- Tarefa 1 -
De acordo com o trecho fornecido, em que condição as ferramentas do marketing político se transformam em "armas disparadas sem alvo"? Responda em uma a três frases.
- Tarefa 2 -
Responda com base no trecho fornecido:
(a) Em quantos segundos iniciais os vídeos precisam capturar o olhar?
(b) Em menos de quantos caracteres os textos devem informar e emocionar?
(c) Que três ações da Inteligência Artificial são citadas como exemplo?

- Trecho fornecido -
= = = =

E se antes o desafio era alcançar o eleitor, hoje é mantê-lo por alguns segundos. A atenção tornou-se o recurso mais escasso da contemporaneidade. Vídeos precisam capturar o olhar nos três primeiros segundos. Textos devem informar e emocionar em menos de 280 caracteres.
Nesse cenário, o profissional de marketing político precisa abandonar a ilusão de que bastam ferramentas para ser relevante. As ferramentas são infinitas: inteligência artificial, CRMs, análise de dados, impulsionamento, automação de mensagens. Mas sem uma direção criativa, sem um propósito claro, transformam-se em armas disparadas sem alvo.
Ferramentas são fundamentais, mas seu valor está no uso que delas se faz. A Inteligência Artificial, por exemplo, pode escrever discursos, criar imagens, sugerir tendências, mas não substitui a sensibilidade de captar o sentimento da população, os códigos culturais de uma sociedade, e o tempo certo de se fazer cada coisa.

= = = =

- Linhas de um conjunto de dados -
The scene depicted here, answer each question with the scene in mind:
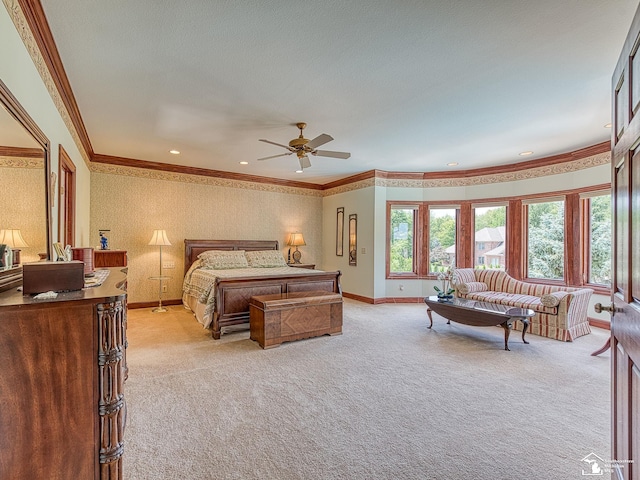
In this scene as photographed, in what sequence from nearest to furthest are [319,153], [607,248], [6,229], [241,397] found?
[6,229], [241,397], [319,153], [607,248]

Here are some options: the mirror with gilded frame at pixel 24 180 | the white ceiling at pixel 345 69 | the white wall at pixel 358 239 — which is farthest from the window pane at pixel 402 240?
the mirror with gilded frame at pixel 24 180

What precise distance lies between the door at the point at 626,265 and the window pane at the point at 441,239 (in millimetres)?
5249

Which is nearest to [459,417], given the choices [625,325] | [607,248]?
[625,325]

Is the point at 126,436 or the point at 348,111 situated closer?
the point at 126,436

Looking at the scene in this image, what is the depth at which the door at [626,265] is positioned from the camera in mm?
1200

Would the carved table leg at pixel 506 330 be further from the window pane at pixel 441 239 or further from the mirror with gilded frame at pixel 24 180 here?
the mirror with gilded frame at pixel 24 180

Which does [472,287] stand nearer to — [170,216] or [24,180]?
[170,216]

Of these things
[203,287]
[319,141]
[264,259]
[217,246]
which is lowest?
[203,287]

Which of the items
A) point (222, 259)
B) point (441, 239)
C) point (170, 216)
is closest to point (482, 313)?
point (441, 239)

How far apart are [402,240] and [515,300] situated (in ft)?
8.51

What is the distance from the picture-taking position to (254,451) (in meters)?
1.98

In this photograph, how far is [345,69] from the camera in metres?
2.76

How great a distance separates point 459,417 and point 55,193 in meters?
3.77

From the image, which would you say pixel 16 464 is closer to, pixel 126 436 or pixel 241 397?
pixel 126 436
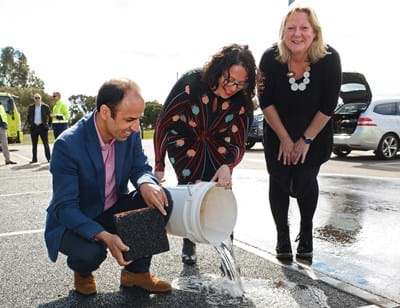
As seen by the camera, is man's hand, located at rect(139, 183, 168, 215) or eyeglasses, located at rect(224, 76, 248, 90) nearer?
man's hand, located at rect(139, 183, 168, 215)

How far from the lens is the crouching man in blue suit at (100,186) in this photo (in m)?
2.66

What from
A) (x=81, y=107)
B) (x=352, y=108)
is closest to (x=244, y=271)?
(x=352, y=108)

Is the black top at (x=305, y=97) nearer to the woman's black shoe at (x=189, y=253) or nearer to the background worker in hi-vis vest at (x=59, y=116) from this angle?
the woman's black shoe at (x=189, y=253)

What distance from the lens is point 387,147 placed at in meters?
12.4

= = = =

- Solução da tarefa 1 -
As ferramentas, como inteligência artificial, CRMs, análise de dados, impulsionamento e automação de mensagens, transformam-se em armas disparadas sem alvo quando faltam uma direção criativa e um propósito claro. Por isso, o profissional de marketing político precisa abandonar a ilusão de que bastam ferramentas para ser relevante, já que o valor delas está no uso que delas se faz.

- Solução da tarefa 2 -
(a) Nos três primeiros segundos.
(b) Em menos de 280 caracteres.
(c) Escrever discursos, criar imagens e sugerir tendências.